> _WHAT THIS TASK INVOLVES_:
Give only the lines from the one containing "Looking at this image, which" through the end of the material below, exactly as written.

****************************************

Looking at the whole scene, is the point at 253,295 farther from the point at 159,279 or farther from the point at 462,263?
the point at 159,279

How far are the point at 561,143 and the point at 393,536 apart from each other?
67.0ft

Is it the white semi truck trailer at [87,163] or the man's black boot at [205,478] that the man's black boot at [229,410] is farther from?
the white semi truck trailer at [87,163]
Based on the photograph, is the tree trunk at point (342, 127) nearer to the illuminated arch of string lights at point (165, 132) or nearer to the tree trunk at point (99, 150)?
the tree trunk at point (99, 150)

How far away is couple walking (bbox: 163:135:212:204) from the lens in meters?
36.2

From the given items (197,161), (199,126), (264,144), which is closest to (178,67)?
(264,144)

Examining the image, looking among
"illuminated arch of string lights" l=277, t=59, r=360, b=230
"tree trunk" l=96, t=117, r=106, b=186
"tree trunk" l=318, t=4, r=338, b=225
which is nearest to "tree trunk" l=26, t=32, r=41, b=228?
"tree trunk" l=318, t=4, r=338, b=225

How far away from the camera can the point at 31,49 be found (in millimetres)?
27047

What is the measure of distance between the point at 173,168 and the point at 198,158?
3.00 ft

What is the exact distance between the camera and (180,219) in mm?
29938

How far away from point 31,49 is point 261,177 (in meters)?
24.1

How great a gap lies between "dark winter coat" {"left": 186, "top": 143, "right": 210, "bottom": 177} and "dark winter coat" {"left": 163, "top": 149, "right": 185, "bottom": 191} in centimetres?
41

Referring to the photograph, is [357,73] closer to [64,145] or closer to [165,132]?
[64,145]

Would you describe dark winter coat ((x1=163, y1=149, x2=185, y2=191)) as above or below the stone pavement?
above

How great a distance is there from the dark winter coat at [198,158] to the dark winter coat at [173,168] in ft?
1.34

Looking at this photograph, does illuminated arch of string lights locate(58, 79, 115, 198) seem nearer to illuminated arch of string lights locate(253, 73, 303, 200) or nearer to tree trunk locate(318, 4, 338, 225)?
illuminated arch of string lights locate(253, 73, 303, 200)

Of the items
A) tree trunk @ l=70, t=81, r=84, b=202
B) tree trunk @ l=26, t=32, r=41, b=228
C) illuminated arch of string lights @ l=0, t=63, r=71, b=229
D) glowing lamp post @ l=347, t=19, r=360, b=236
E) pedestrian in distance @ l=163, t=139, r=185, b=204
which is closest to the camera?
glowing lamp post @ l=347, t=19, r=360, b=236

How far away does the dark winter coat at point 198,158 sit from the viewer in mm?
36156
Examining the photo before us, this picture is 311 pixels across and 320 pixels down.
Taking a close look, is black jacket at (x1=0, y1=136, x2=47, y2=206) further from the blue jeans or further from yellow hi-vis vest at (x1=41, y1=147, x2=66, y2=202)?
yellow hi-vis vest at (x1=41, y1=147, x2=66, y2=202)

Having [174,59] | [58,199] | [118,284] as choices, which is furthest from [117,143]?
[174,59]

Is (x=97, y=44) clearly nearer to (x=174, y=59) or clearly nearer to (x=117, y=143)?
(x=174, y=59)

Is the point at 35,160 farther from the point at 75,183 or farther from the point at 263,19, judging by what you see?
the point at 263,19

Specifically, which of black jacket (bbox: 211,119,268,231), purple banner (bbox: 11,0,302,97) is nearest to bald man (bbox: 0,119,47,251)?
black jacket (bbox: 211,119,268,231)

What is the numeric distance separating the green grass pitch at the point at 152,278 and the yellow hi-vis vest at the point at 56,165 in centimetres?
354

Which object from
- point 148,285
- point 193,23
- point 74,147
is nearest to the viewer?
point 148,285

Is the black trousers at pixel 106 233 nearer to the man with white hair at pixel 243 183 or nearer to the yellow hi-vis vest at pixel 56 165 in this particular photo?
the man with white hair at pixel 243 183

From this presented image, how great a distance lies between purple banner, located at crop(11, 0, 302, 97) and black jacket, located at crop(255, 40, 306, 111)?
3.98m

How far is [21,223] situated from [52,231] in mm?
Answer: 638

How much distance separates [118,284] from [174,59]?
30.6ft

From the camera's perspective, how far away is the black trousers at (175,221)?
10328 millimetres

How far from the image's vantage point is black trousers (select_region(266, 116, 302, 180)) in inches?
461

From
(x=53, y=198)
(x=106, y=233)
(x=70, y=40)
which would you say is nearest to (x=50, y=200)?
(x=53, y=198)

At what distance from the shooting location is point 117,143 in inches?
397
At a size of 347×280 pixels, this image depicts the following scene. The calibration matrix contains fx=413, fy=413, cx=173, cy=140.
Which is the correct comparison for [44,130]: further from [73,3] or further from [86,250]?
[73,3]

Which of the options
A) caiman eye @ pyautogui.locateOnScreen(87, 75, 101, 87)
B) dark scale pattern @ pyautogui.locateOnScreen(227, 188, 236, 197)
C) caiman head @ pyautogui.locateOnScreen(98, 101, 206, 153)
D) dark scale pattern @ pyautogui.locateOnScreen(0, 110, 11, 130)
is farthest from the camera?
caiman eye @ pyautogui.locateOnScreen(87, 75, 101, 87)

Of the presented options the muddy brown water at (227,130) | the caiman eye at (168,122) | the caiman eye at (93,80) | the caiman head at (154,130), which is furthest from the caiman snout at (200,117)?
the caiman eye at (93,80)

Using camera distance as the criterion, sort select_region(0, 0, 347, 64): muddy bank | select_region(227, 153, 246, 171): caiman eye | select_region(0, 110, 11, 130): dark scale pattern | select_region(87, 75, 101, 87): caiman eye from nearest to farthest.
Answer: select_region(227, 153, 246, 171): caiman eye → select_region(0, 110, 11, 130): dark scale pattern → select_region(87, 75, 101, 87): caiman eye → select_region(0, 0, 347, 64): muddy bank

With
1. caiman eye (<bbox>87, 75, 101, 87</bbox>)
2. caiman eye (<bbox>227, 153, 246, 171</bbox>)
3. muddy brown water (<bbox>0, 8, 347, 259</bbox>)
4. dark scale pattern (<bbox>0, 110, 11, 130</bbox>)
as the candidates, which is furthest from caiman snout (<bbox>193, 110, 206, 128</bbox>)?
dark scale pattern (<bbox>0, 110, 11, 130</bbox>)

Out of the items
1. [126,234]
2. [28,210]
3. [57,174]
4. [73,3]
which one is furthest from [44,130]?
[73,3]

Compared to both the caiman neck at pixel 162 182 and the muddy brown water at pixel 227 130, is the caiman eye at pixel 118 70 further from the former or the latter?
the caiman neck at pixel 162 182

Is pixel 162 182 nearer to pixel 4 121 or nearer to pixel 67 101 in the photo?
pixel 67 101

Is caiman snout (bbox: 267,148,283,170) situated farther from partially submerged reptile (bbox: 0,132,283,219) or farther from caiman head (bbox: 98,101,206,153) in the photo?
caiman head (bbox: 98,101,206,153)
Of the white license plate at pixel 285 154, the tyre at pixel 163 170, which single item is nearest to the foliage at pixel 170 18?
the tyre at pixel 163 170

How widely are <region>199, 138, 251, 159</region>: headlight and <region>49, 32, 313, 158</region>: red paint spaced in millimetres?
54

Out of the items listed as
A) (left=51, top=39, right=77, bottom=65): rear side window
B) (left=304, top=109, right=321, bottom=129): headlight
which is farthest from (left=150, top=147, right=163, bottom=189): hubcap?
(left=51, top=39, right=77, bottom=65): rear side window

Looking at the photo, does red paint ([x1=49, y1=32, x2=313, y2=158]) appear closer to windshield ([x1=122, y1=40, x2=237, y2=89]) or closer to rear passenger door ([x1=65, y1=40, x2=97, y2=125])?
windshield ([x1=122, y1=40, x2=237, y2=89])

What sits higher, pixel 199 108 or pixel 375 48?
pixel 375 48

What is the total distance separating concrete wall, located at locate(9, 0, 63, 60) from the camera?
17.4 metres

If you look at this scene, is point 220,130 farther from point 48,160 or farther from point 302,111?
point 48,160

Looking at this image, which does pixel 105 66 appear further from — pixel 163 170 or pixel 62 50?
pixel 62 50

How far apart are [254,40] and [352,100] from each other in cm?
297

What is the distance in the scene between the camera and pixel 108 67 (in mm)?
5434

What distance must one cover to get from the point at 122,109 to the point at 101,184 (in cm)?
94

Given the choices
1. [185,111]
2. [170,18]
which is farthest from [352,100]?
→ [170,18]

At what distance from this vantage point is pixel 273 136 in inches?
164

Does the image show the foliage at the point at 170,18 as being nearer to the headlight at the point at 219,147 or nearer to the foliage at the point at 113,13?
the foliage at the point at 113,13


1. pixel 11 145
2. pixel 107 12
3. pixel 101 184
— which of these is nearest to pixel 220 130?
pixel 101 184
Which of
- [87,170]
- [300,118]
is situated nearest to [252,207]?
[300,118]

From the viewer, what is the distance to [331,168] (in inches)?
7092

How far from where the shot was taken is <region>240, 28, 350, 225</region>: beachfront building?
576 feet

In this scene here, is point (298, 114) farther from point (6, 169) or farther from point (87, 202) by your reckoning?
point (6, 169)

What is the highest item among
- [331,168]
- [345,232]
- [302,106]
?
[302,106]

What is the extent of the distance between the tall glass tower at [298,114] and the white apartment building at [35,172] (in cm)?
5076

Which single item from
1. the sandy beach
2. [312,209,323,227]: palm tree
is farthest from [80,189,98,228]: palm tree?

****************************************

> _RESULT BELOW_:
Looking at this image, which does pixel 105 66 appear further from — pixel 163 170 or pixel 62 50?
pixel 62 50

How far apart are [254,40] and [352,100] from each other in cm?
297

What is the distance in the scene between the camera and pixel 108 67 (in mm)?
5434

What distance must one cover to get from the point at 122,109 to the point at 101,184 (in cm)?
94

Given the choices
1. [185,111]
2. [170,18]
which is farthest from [352,100]?
→ [170,18]

At what distance from this vantage point is pixel 273 136 in inches?
164

Does the image show the foliage at the point at 170,18 as being nearer to the headlight at the point at 219,147 or nearer to the foliage at the point at 113,13?
the foliage at the point at 113,13


1. pixel 11 145
2. pixel 107 12
3. pixel 101 184
— which of these is nearest to pixel 220 130?
pixel 101 184
Which of
- [87,170]
- [300,118]
is situated nearest to [252,207]?
[300,118]

From the viewer, what is the distance to [331,168] (in inches)?
7092

How far from where the shot was taken is <region>240, 28, 350, 225</region>: beachfront building?
576 feet

In this scene here, is point (298, 114) farther from point (6, 169) or farther from point (87, 202) by your reckoning?
point (6, 169)

What is the highest item among
- [331,168]
- [345,232]
- [302,106]
?
[302,106]

What is the extent of the distance between the tall glass tower at [298,114] and the white apartment building at [35,172] (in cm)?
5076

Which single item from
1. the sandy beach
2. [312,209,323,227]: palm tree
is farthest from [80,189,98,228]: palm tree?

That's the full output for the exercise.